Study text
:::
Simply put, a lot of what Madison Avenue says these days is simply put.

“Simply,” “simple” and “simplicity” — along with like-minded thoughts that include “easy,” “honest” and “clear” — have become marketing buzzwords in response to three related trends: how busy life today seems, the growing complexity of technology and the increasingly complicated economic picture. That has encouraged advertisers to woo consumers with promises to provide solutions that are meant as simple but not simplistic.

“We all have this desire to simplify our lives, but we don’t know how to do it,” said Marian Salzman, the longtime trend tracker and chief executive of Euro RSCG Worldwide Public Relations, North America, who described herself during an interview as “talking on one BlackBerry” with her second BlackBerry “in my hand, with my coffee.”
:::
(Stored items)
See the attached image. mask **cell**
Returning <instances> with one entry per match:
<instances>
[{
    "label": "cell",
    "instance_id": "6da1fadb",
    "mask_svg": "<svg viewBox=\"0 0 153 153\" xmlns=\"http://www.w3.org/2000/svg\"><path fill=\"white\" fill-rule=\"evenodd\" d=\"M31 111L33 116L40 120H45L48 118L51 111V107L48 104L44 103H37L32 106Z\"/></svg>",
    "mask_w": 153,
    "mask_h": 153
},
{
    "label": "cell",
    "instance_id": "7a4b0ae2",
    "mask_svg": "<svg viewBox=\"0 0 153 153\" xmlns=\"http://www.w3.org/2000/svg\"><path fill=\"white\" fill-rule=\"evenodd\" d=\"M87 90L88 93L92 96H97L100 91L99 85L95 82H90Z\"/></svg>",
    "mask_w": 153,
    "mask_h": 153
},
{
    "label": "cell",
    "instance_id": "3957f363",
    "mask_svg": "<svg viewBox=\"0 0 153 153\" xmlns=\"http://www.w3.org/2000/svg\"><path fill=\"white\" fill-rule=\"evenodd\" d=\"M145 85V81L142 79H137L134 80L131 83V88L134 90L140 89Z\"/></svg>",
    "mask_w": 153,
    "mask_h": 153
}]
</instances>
:::
Assignment A
According to the article on simplicity in advertising, which three related trends have made words like "simple" and "easy" into marketing buzzwords?
Assignment B
Carry on the article on simplicity in advertising from its last sentence.
The listing was taken from a different source than the text above it.

Expected output A
The trends are how busy life today seems, the growing complexity of technology and the increasingly complicated economic picture.

Expected output B
Envy is also driving the simplicity movement, Ms. Salzman said, listing examples: “We have envy of other people who seem to have it together. We envy the time we had just three TV channels to choose from. And we envy the man in the gray flannel suit who knew when work started and ended.”

Simplicity marketing is, well, simple to find. Radio commercials for McDonald’s offer paeans to “the simple joy of a wholesome breakfast.” Ads call Ban antiperspirant “effortlessly simple,” while those for Ally Bank declare, “Saving is simple when no one charges you for it.”